--- START Exercise input ---

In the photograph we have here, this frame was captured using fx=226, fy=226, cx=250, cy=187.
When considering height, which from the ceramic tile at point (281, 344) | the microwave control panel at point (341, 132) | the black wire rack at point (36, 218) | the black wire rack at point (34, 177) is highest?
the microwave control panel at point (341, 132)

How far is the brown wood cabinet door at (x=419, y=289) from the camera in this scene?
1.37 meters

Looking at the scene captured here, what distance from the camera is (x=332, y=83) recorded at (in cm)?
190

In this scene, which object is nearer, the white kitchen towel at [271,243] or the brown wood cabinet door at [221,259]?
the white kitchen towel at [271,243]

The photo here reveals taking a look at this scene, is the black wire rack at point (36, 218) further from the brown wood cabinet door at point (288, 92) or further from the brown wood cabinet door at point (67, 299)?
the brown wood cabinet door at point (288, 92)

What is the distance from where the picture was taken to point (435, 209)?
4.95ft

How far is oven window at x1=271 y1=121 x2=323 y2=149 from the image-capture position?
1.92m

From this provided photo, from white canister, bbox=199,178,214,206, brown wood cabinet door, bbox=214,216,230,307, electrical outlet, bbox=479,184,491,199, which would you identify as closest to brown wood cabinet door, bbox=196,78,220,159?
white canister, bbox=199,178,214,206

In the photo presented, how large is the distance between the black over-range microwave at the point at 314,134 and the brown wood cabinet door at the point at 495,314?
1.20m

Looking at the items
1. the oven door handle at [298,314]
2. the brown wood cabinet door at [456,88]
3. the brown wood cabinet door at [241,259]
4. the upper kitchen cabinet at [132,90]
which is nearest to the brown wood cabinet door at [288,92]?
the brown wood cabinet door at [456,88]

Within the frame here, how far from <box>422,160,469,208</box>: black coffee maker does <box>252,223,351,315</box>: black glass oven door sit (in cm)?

--- END Exercise input ---

| Requirements |
Can you repeat every one of the items above word for word?

| Expected answer |
In the photograph we have here, this frame was captured using fx=226, fy=226, cx=250, cy=187.
When considering height, which from the ceramic tile at point (281, 344) | the microwave control panel at point (341, 132) | the black wire rack at point (36, 218) | the black wire rack at point (34, 177) is highest?
the microwave control panel at point (341, 132)

How far is the brown wood cabinet door at (x=419, y=289) from the camera in this scene?
1.37 meters

Looking at the scene captured here, what distance from the camera is (x=332, y=83) recorded at (in cm)?
190

In this scene, which object is nearer, the white kitchen towel at [271,243] or the brown wood cabinet door at [221,259]?
the white kitchen towel at [271,243]

The photo here reveals taking a look at this scene, is the black wire rack at point (36, 218) further from the brown wood cabinet door at point (288, 92) or further from the brown wood cabinet door at point (67, 299)?
the brown wood cabinet door at point (288, 92)

What is the distance from where the picture was taken to point (435, 209)?
4.95ft

How far is oven window at x1=271 y1=121 x2=323 y2=149 from the image-capture position?
1.92m

From this provided photo, from white canister, bbox=199,178,214,206, brown wood cabinet door, bbox=214,216,230,307, electrical outlet, bbox=479,184,491,199, which would you identify as closest to brown wood cabinet door, bbox=196,78,220,159?
white canister, bbox=199,178,214,206

In the photo presented, how large is the distance between the black over-range microwave at the point at 314,134 and the brown wood cabinet door at the point at 495,314?
1.20m

Looking at the items
1. the oven door handle at [298,314]
2. the brown wood cabinet door at [456,88]
3. the brown wood cabinet door at [241,259]
4. the upper kitchen cabinet at [132,90]
which is nearest to the brown wood cabinet door at [288,92]?
the brown wood cabinet door at [456,88]

Within the frame here, how far from <box>422,160,469,208</box>: black coffee maker does <box>252,223,351,315</box>: black glass oven door sit (in cm)?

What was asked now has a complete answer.